Magnolia has released version 5 of its Java based open source CMS, a product years in the making, and it's built with touch based interfaces in mind. Will this help separate it from the bevy of CMSes competing for companies' attention?
Touch Now, Touch the Future
Version 5 was already partly available with v4.5, a release that laid in place the guts of the CMS. Now the touch based interface is ready to face the world, and those ready to update can look forward to an easier migration than from the 4 to 4.5 versions, Boris Kraft, Magnolia co founder and CTO said in an interview. Magnolia's touch friendly interface may not be revolutionary, but there's no doubt mobile is here to stay, so eventually other CMS vendors will have to make room for it.
That definitely puts Magnolia at the cutting edge, we think, and the fact v5 does away with things like dropdown menus may help convince others.
"Magnolia 5 offers unparalleled ease of use, providing a unified way for staff to access content creation Apps from tablets as well as desktops," Kraft said
Every task is touch enabled in v5, and each function is now more or less containerized within what are called Apps. Furthermore, the Apps are completely customizable, as one would expect with an open source product. As such, every product use case can be enabled around the tasks needed therein, and the workflows involved there can be included in just a couple of apps. That means many functions can be accomplished in just a couple of taps on a touch device.
Those functions all work in traditional interfaces as well, it's just that the build focus was on mobile in this version, something not many other CMSes can say. It might not launch Magnolia into instant stardom in the IT world, but that is no problem with Kraft and his team. The company is growing, hiring up new staff in the US, and even opening an office in China.
Plan on using Magnolia 5? Get used to these icons because they are the main access tools.
Apps, Pulse + Favorites
Apps, Pulse and Favorites (icons in above image) are the three main ways of navigating within the updated, Vaaden framework based Magnolia interface. Under Apps are all the content tools, Pulse is an action monitoring center, and Favorites is a kind of shortcut for the most used features somebody may need. Apps will access, manage and display pages, assets and documents in an intuitive way, but the advanced part is they will be customizable.

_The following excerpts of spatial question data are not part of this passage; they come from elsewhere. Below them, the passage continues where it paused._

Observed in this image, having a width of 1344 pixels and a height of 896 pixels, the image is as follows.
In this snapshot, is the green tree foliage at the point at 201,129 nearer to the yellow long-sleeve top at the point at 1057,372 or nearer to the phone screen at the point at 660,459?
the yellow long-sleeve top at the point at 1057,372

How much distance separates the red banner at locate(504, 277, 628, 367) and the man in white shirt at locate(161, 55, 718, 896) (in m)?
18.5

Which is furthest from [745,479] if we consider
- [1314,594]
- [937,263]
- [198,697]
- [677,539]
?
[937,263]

The Magnolia team likes to think this will allow for Magnolia customers to use their content in totally new ways, and managing it all from a mobile device is certainly one of those ways. While that kind of functionality may not be in huge demand right now, perhaps in two more years, it will be more common. By that time, Magnolia 5 will have rounded into full shape, and that puts the company in fine position.
As noted above, the company is expanding, and indeed competes against some of the largest enterprise players for some customers. Magnolia is simply much less expensive than the Adobe's and Sitecore's of the world, two companies Magnolia often competes against, Kraft said. Furthermore, Magnolia has been able to sustain itself over the last decade and compete virtually without a sales and marketing team.
The Magnolia Model
Magnolia Community Edition is a free version of the system, and organizations often download it to test it out before buying the Enterprise Edition. Once they get the hang of it, they then contact the company for licensing, a pretty low cost way to gain customers. Another reason Magnolia has been so successful is simply its popularity among Java developers themselves.
That's just how Kraft likes it. Despite the recent hiring blitz and new office in China, Magnolia isn't out to blanket IT departments with sales teams and high pressure selling, Kraft said. One thing that could never be said about Magnolia, or Kraft for that matter is that they're over stated. In fact, that kind of sounds like Kraft's worst nightmare.
"I'd rather have a small company than 10 customers that hate us," Kraft said, perhaps referring to some of his competitors who may have engaged in rather aggressive sales tactics.
Starting June 20, Magnolia 5 is available in both the Community and Enterprise Editions, and there's even a Magnolia Academy in the works to help with training, Kraft said. Part of that will be short video tutorials, a popular way to help learn new systems. Once v5 is launched, the Magnolia team will begin working on updating the SDK, so that looks like it will be one of the first updates to the fully upgraded system.